Print version ISSN 1413-8123

Ciênc. saúde coletiva vol.16 n.10 Rio de Janeiro Oct. 2011

http://dx.doi.org/10.1590/S1413-81232011001100016 

ARTIGO ARTICLE

 

Dor dental nos últimos 3 meses em adolescentes e Estratégia Saúde da Família: a comparação entre duas áreas com abordagens diferentes de atenção em saúde bucal

 

Dental pain in the previous 3 months in adolescents and Family Health Strategy: the comparison between two areas with different to oralhealth care approaches

 

 

Jefferson Calixto CarvalhoI; Maria Augusta Bessa RebeloII; Mario Vianna VettoreIII

IEscola Superior de Ciências da Saúde, Universidade do Estado do Amazonas (ESA/UEA). Av. Carvalho Leal 1777, Cachoeirinha. 69065-001 Manaus AM. jeff1011@hotmail.com
IIFaculdade de Odontologia, Universidade Federal do Amazonas (UFAM)
IIIInstituto de Estudos em Saúde Coletiva, Universidade Federal do Rio de Janeiro (IESC/UFRJ)

 

 


RESUMO

O estudo objetivou comparar a prevalência e a intensidade da dor dental nos últimos 3 meses em adolescentes moradores de duas áreas de abrangência da Estratégia Saúde da Família com diferentes abordagens de atenção em saúde bucal.
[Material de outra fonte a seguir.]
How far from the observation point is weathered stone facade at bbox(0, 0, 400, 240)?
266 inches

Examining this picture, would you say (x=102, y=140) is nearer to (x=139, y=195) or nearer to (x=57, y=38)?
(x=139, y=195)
Um estudo transversal foi realizado com 300 adolescentes de 12 a 14 anos, selecionados em escolas públicas, na cidade de Manaus, Brasil. Adolescentes de uma área com Equipe de Saúde Bucal, onde são realizadas ações de promoção de saúde (Grupo I, N=150), foram comparados com moradores de uma área onde somente é oferecido (Grupo II, N=150) tratamento odontológico. Características demográficas e socioeconômicas foram coletadas, bem como a prevalência e a intensidade de dor dental nos últimos 3 meses, empregando-se uma escala do tipo Likert. A média de idade dos participantes foi de 12,9 ± 0,8 anos, sendo 46,7% meninos. A prevalência de dor dental nos últimos 3 meses foi de 33,7%, e não diferiu entre os Grupos I e II (P>0,05). A intensidade de dor dental média a alta, nos últimos 3 meses, foi associada com o Grupo II (OR: 2,11 [IC95%=1,17-3,81]) após ajuste para covariáveis. Adolescentes moradores da área onde somente tratamento odontológico é oferecido foram mais propensos à dor dental de maior intensa em relação àqueles moradores da área onde predominam ações de promoção de saúde.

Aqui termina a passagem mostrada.